Generally not as the chest wall thickness is too variable for electrons. We do use a separate electron IMN field in some cases. It can be challenging to use the DIBH with matching fields, so for years we did not use DIBH with electron INM fields. But over time, we have become comfortable with that and have been doing that some. I have a patient under tx now where I am doing 4 fields DIBH; tangents; SC and IMN.
Has there ever been a head to head comparison of DIBH using RPM gating versus AlignRT with respect to reproducibility and planning? Are there any clinically significant differences?
I’m aware of at least one study: Rong et al PLOS One 2014 9:5. They noted superior correlation with AlignRT vs RPM. Certainly imaging the entire surface may be more advantageous than a single point. Also surface images can be used for both initial patient positioning and DIBH monitoring.

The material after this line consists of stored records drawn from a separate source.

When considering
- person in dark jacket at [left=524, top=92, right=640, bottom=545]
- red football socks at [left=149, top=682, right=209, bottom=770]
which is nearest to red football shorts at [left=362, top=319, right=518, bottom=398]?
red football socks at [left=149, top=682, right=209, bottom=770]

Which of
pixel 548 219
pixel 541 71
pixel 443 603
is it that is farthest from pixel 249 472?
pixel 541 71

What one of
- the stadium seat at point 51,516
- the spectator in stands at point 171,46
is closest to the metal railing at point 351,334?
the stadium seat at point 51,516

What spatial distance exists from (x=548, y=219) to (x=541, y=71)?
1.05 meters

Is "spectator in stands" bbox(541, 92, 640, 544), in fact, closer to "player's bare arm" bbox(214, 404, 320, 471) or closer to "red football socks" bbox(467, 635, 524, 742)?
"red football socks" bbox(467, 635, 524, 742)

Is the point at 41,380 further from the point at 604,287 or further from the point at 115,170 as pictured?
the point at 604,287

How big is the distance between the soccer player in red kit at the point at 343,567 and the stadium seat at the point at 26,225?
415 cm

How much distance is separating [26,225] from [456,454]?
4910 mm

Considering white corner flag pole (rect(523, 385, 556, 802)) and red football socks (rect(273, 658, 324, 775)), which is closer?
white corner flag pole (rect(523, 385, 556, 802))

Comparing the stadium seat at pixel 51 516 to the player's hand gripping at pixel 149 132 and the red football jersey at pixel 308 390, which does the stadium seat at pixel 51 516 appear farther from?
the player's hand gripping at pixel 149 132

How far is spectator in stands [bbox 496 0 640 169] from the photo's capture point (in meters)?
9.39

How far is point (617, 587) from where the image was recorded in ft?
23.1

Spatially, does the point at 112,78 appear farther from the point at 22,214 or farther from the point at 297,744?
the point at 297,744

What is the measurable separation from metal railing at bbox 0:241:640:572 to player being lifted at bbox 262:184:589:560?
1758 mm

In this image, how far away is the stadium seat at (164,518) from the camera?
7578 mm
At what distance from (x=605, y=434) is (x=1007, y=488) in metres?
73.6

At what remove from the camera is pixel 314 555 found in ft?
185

Is there much value in DIBH treatments for cancers other than Breast?
Both MSKCC and UNC have treated lung, live, and pancreas in DIBH as well. -Lily Tang
Do you use and verify with SGRT any integrated boost technique? What are your experiences?
We have treated one patient in electron boost. It’s more challenging but doable.
Have you used Electronic Compensators for tangents?
Yes. In fact we have treated one electron boost patient with AlignRT in DIBH. -Lily Tang
Is there an AlignRT system in the CT/Simulator room?
GateCT is available in the CT/sim room. It is utilized for marker-less 4DCT acquisition and reconstruction.